• Document extract
Metadata

This document was edited by Colin Smith on 12/4/2008. Yi Liu created the initial page. Thanks Oliver and Firas for providing information. Last edited by Steven Lewis on 30 Aug 2016.

Table of Contents

Metadata
Overview
File Formats
Constraint Types
- Single constraints
- Nested constraints
Function Types
Sample Files
Code for Reading Constraints
Other Constraint Types
Other Function Types
- See Also

Overview

Rosetta constraints are additions to the scorefunction. (This corresponds to "restraints" in other programs.) They're used to score geometric and other features of the structure which may not be evaluated by standard scoreterms. For example, adding a scoring bias based on experimental knowledge.

Each constraint consists of two parts: A) what's being measured B) how that measured value is transformed into a scoring bonus/penalty. These two parts can be mixed and matched to derive the desired behavior.

In order for constraints to be correctly recognized by Rosetta, two things must occur. First, the constraints themselves must be applied to the pose (structure). How this is done is somewhat protocol dependent, but most often takes the form of an option or parameter which specifies which file contains the constraint specification. (The format of this file is described below.) For example, by adding it in your xml script using the ConstraintSetMover.

The second requirement is that the scorefunction being used needs to have a non-zero weight for the appropriate constraint scoreterm. The particular scoreterm depends on the type of constraint being used. The value of the penalty/bonus consists of the sum of the raw constraint scores (from the measured value and the specified transforming function of all the constraints) multiplied by the weight of the appropriate score term in the score function. Many protocols which use constraints will turn the constraint weights on for you, but others will require you to specify a scorefunction weights file which has non-zero constraint terms.

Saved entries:

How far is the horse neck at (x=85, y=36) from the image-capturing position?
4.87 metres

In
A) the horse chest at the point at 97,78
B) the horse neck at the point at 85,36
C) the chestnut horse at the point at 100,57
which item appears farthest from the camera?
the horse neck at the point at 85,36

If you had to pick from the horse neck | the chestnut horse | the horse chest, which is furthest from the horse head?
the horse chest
--
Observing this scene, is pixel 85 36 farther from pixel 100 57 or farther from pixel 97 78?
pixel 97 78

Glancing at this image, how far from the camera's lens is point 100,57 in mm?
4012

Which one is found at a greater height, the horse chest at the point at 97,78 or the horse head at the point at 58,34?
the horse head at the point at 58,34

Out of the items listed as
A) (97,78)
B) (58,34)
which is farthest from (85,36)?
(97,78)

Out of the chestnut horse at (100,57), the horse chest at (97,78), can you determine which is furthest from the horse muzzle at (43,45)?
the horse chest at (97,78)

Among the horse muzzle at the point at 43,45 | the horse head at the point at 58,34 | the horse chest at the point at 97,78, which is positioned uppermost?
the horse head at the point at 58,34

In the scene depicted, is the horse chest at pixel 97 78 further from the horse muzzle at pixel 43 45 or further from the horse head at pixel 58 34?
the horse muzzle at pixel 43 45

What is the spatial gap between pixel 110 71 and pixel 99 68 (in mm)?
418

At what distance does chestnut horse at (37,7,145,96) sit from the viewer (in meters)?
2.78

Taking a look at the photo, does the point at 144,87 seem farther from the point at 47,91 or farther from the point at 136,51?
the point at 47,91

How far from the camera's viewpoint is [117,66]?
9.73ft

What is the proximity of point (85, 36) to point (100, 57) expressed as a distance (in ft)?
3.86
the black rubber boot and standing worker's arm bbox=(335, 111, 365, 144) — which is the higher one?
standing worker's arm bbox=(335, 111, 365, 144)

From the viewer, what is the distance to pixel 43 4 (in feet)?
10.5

• To be done
• A. According to the Rosetta constraints page, what do other programs call what Rosetta calls constraints?
• B. Please reproduce the Rosetta constraints page word for word from "This document was" to "30 Aug 2016.".
• C. Continue the Rosetta constraints page from the point where it stops.

• The answers
• A. Restraints.

• B.
This document was edited by Colin Smith on 12/4/2008. Yi Liu created the initial page. Thanks Oliver and Firas for providing information. Last edited by Steven Lewis on 30 Aug 2016.

• C.
File Formats

Constraints can be specified in a line-based constraint file formatted like so:

Constraint_Type1 Constraint_Def1
Constraint_Type2 Constraint_Def2
...

Generally speaking, the Constraint_Type will contain a type, defining what sort of value to be constrained (distance, angle, dihedral, etc), and a series of atom and/or residue labels defining a specific quality to be constrained. Residue numbers are assumed to be in Rosetta numbering (from 1, no gaps), not PDB numbering. If you want PDB numbering, pass the chain letter immediately after the residue number (no spaces): residue 30 of chain A would be "30A". You cannot pass insertion codes through this mechanism; you'll need the renumbered pose. Not all constraint types can take PDB numbering.

The Constraint_Def will define function by which the constraint is constrained, to answer the question: what should the score of the constraint be when the constrained value has a deviation of X units?

Constraint Types

Constraint types are all implemented as subclasses of the core::scoring::constraints::Constraint class.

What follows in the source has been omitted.